Some after thoughts to my practice/first use of the fire start kit. In the wild it might be a good idea to shave your magnesium onto something non porous like a coffee filter or a paper cup, just to keep the shavings clumped together and increase the chance of a spontaneous combustion of shavings when the spark hits. Also, if doing this in a low light situation, the white background highlights the shavings. I began looking at the other tools in my proposed BOB/GHB bag. I am thinking that the file blade of my multi tool might work well as well as the el cheapo Rothco knife if I would decide to include it in that kit to shave the block. Total time I used to shave the bar to get to fire was about 5 minutes. I'll concede it was a bit tedious, but waaaaaaaaay faster than trying to do the primitive rock, stick, action, friction, ember routine.
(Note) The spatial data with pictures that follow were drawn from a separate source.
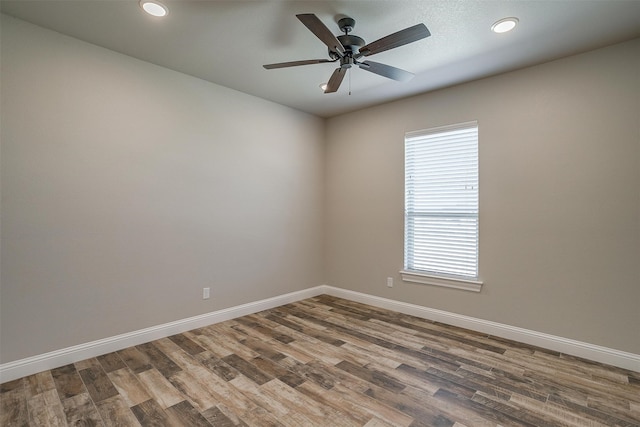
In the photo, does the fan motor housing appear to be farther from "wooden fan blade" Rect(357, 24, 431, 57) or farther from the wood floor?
the wood floor

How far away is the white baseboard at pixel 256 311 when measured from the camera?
253cm

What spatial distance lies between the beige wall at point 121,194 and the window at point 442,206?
5.81 ft

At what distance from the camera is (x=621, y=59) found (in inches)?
105

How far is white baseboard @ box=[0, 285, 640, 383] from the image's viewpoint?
2.53 m

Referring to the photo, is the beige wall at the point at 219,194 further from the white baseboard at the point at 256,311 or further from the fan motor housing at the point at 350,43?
the fan motor housing at the point at 350,43

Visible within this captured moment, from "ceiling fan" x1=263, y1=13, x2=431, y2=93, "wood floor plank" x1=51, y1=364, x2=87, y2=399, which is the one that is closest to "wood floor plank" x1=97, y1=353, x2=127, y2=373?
"wood floor plank" x1=51, y1=364, x2=87, y2=399

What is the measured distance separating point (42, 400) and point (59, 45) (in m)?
2.73

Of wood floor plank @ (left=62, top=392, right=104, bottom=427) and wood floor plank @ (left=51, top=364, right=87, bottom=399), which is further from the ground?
wood floor plank @ (left=51, top=364, right=87, bottom=399)

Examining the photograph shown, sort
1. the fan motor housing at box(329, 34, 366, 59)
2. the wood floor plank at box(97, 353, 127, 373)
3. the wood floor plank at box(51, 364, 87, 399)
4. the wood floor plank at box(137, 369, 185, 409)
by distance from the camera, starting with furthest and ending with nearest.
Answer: the wood floor plank at box(97, 353, 127, 373) → the fan motor housing at box(329, 34, 366, 59) → the wood floor plank at box(51, 364, 87, 399) → the wood floor plank at box(137, 369, 185, 409)

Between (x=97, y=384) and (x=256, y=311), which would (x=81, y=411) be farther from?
(x=256, y=311)

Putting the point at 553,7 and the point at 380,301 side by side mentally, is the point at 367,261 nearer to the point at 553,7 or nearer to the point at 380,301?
the point at 380,301

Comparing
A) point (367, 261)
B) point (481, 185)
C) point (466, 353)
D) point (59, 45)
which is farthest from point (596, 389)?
point (59, 45)

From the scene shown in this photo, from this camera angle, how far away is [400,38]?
2.12 m

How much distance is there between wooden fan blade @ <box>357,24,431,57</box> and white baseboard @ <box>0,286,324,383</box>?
123 inches
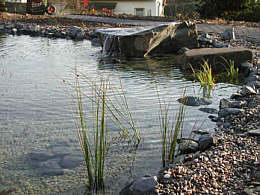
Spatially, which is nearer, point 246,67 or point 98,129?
point 98,129

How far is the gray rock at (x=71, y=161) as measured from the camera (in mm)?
3502

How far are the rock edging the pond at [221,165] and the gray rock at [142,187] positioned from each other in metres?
0.02

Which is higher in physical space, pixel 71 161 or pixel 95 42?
pixel 95 42

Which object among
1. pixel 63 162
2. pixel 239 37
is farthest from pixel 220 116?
pixel 239 37

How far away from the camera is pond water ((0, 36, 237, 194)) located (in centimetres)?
332

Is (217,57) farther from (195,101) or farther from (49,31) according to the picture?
(49,31)

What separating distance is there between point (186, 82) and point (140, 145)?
311 centimetres

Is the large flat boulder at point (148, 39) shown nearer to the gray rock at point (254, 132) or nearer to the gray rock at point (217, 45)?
the gray rock at point (217, 45)

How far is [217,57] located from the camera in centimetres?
786

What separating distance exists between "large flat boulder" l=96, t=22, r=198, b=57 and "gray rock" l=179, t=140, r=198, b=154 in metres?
5.61

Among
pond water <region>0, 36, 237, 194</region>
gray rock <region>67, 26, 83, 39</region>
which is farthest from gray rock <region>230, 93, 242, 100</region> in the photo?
gray rock <region>67, 26, 83, 39</region>

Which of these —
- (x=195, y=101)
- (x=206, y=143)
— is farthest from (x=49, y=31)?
(x=206, y=143)

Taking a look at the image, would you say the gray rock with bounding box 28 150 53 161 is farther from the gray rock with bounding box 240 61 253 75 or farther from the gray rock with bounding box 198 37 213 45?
the gray rock with bounding box 198 37 213 45

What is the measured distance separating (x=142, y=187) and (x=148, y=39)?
680 centimetres
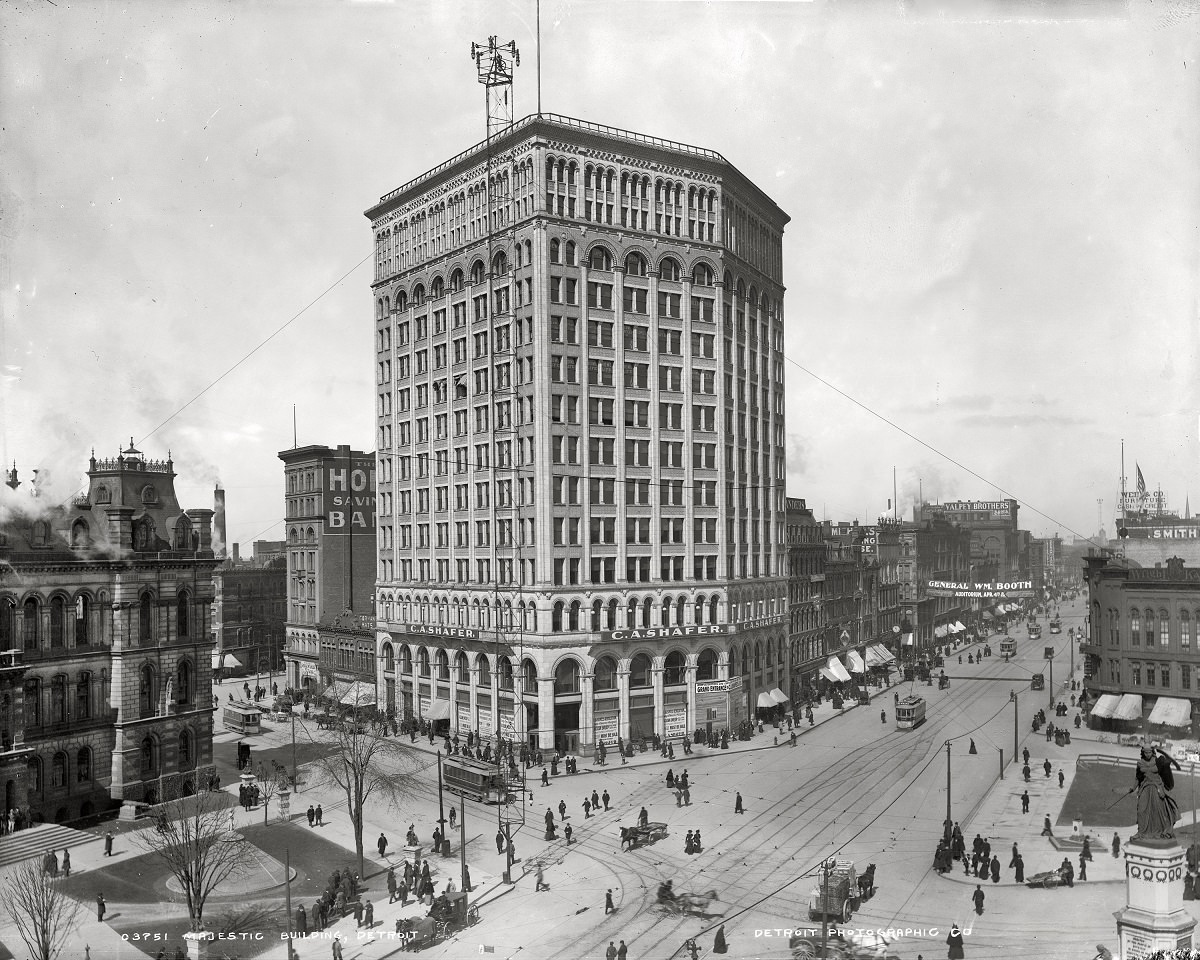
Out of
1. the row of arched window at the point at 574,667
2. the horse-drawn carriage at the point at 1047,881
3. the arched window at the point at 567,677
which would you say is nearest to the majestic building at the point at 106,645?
the row of arched window at the point at 574,667

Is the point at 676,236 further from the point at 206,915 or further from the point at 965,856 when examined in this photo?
the point at 206,915

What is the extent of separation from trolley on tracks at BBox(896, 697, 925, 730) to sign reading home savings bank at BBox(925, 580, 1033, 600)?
34885 mm

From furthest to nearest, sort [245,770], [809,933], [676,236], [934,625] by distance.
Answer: [934,625] < [676,236] < [245,770] < [809,933]

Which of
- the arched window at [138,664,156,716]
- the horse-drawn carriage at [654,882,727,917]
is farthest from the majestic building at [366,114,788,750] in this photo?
the horse-drawn carriage at [654,882,727,917]

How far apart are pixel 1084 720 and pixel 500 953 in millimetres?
61499

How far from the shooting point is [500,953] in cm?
3519

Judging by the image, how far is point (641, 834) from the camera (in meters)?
47.2

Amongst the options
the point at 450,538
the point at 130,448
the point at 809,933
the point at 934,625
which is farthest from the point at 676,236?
the point at 934,625

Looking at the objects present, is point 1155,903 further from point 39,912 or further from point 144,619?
point 144,619

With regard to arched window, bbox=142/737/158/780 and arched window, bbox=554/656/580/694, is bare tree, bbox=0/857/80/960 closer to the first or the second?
arched window, bbox=142/737/158/780

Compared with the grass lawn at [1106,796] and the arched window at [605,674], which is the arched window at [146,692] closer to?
the arched window at [605,674]

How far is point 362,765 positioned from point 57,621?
68.6ft

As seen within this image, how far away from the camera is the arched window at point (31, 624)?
171 ft

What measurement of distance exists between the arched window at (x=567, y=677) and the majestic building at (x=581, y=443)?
0.47ft
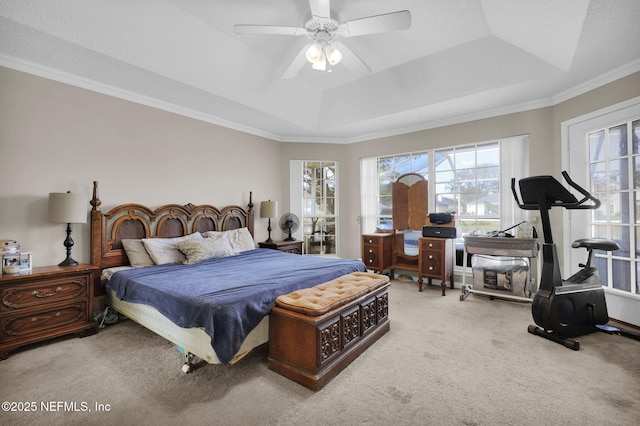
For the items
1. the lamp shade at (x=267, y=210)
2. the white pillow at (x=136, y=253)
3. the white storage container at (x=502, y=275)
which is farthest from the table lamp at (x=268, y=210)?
the white storage container at (x=502, y=275)

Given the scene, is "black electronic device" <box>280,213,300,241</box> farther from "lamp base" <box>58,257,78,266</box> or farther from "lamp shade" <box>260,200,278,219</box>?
"lamp base" <box>58,257,78,266</box>

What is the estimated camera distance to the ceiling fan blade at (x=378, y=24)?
217 cm

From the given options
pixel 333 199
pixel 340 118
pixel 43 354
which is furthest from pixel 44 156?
pixel 333 199

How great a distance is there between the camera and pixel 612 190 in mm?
3158

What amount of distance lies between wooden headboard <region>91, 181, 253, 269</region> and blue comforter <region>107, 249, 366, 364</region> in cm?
43

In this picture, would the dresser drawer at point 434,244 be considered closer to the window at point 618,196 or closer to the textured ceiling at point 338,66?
the window at point 618,196

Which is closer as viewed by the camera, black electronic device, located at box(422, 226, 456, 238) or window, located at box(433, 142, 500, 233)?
black electronic device, located at box(422, 226, 456, 238)

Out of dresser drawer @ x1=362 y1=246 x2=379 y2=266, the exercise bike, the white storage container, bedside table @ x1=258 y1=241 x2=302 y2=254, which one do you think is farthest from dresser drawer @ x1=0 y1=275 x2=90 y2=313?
the white storage container

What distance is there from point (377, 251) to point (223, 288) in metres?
3.09

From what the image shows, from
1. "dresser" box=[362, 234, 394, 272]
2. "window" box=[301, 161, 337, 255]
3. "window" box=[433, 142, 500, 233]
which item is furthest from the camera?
"window" box=[301, 161, 337, 255]

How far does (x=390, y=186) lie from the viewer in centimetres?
531

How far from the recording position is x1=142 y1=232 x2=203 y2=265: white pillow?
3.32 metres

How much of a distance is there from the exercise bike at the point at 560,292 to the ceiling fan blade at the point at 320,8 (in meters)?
2.41

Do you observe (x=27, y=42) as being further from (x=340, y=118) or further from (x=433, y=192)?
(x=433, y=192)
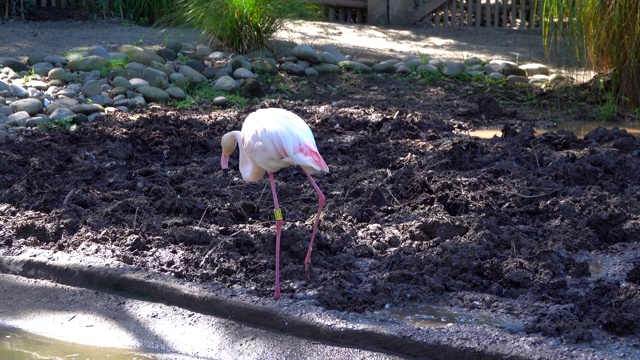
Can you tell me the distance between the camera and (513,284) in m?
4.63

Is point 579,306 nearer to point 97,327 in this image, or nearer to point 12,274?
point 97,327

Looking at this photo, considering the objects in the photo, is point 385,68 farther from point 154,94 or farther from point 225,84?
point 154,94

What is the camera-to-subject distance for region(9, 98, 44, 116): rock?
835 centimetres

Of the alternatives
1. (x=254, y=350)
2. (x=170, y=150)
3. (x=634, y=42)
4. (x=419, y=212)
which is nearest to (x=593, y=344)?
(x=254, y=350)

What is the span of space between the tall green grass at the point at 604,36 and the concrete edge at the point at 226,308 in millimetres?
5081

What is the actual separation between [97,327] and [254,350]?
0.91 meters

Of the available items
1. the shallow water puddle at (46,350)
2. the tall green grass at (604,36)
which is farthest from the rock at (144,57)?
the shallow water puddle at (46,350)

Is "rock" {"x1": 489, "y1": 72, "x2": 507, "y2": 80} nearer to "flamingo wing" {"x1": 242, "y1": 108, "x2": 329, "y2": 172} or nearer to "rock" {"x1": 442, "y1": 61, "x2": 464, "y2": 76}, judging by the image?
"rock" {"x1": 442, "y1": 61, "x2": 464, "y2": 76}

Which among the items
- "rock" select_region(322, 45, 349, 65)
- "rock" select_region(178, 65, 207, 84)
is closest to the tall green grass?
"rock" select_region(322, 45, 349, 65)

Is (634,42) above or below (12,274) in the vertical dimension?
above

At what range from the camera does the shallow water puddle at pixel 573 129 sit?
310 inches

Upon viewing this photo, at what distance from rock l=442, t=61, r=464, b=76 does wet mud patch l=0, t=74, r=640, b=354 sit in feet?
7.00

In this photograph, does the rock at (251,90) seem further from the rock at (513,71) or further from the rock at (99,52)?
the rock at (513,71)

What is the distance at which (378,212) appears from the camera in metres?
5.84
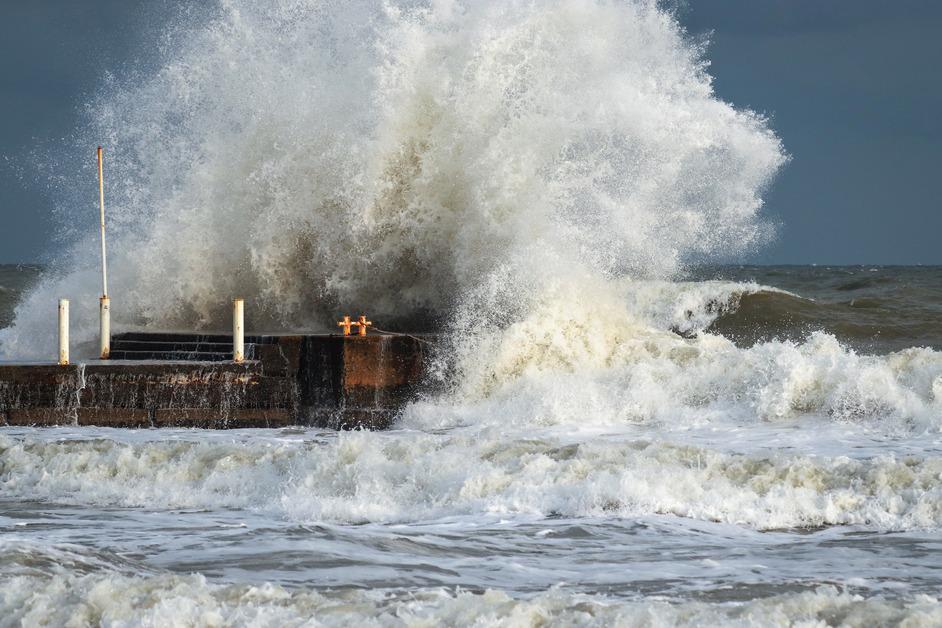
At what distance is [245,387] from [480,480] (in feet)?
11.9

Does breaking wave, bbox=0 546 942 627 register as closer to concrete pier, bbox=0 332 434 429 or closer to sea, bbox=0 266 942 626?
sea, bbox=0 266 942 626

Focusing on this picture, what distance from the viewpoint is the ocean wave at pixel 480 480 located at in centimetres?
727

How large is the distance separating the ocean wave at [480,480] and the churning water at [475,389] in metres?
0.03

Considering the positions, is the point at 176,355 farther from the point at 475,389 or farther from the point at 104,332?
the point at 475,389

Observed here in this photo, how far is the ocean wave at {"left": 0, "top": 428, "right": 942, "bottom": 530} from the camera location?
7.27 metres

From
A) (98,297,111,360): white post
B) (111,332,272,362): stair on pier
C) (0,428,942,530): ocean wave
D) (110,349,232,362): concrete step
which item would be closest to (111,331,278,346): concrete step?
(111,332,272,362): stair on pier

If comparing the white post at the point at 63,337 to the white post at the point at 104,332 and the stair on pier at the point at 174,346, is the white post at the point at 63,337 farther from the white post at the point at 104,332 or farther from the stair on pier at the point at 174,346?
the stair on pier at the point at 174,346

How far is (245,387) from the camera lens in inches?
420

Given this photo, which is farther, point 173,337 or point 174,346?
point 173,337

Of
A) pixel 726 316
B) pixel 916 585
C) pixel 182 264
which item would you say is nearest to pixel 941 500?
pixel 916 585

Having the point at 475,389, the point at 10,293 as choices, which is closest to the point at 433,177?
the point at 475,389

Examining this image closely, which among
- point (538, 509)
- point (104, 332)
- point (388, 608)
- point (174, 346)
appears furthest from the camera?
point (174, 346)

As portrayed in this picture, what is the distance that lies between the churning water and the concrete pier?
35 centimetres

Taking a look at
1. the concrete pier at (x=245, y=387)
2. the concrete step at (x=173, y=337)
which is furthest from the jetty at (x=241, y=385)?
the concrete step at (x=173, y=337)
If I had to place it in a category of good better best, it would go in the good category. Butane lighter is best. Might buy a small supply of waterproof matches to keep up with redundancy of fire production capability. Might also get a bigger ferro rod. I found a broken hacksaw blade in my garage and cut it in half and tried shaving the mag block. World of difference, had enough shavings to start a fire in about 1 minute. The blade that comes with the kit is junk and when I cut the broken blade I doubled the size over the kit blade. Works just fine now.


----------



## PossumPie (Oct 2, 2014)

We have one about 1/2 hr. away...Harbor Freight is great if you do your homework. Sure there is some lightweight stuff that won't hold up under heavy use, but the camo tarp I got was excellent, and about 1/3 the cost of elsewhere. I got a table saw from HF a few years back and have no problems with it. They always give away freebie stuff too, last time I was there it was an excellent LED light just right for the BOB>


----------



## Moonshinedave (Mar 28, 2013)

I've spent my share at HF, just have to be selective on what you buy and realize you get what you paid for, but on the other hand, I have bought stuff there that has held up quite well.


----------



## cgsurvivalman (Jul 31, 2014)

We have a HF that I go too that is about 50 miles from us. We are getting one in the next town over in the next couple months so, I guess I will be visiting them a lot more. Like everyone here you can find some good buys but, other items are not worth the metal they are made from. I am rebuilding a 64 Galaxie 500 so, it helps me to buy the tools I need on that project. I am retired so I am on a fixed income and I sometimes have to use the cheaper tool to get the job done.


----------



## Urinal Cake (Oct 19, 2013)

They have a place in the prepper world...
Tarps, flashlights, axe, hatchets, machetes all found there way into my various "GO" Bags.


----------



## diamondjim (Aug 19, 2014)

Agree with all above - you get what you pay for. Having said that, I have purchased my share of HF tools (waiting for a sale!) and the only major problem was a 4" angle grinder that lasted about 2 day. The identical replacement with no hassle has lasted 8 years, so far!


----------



## Deebo (Oct 27, 2012)

I went this weekend, and got the prybar set, some long needlenose and some deadblow mallets. 
Would I stake my life on them?, no but they are functional. I hate borrowing tools at work. 
Many of the guys I work with swear by snap on, and I just laugh when I have craftsman and el cheapo stuff, that they need. 
Besides, what good is a lifetime warranty of the truck only comes by on Friday?
One guy spent EIGHT GRAND on a snap on toolbox.


----------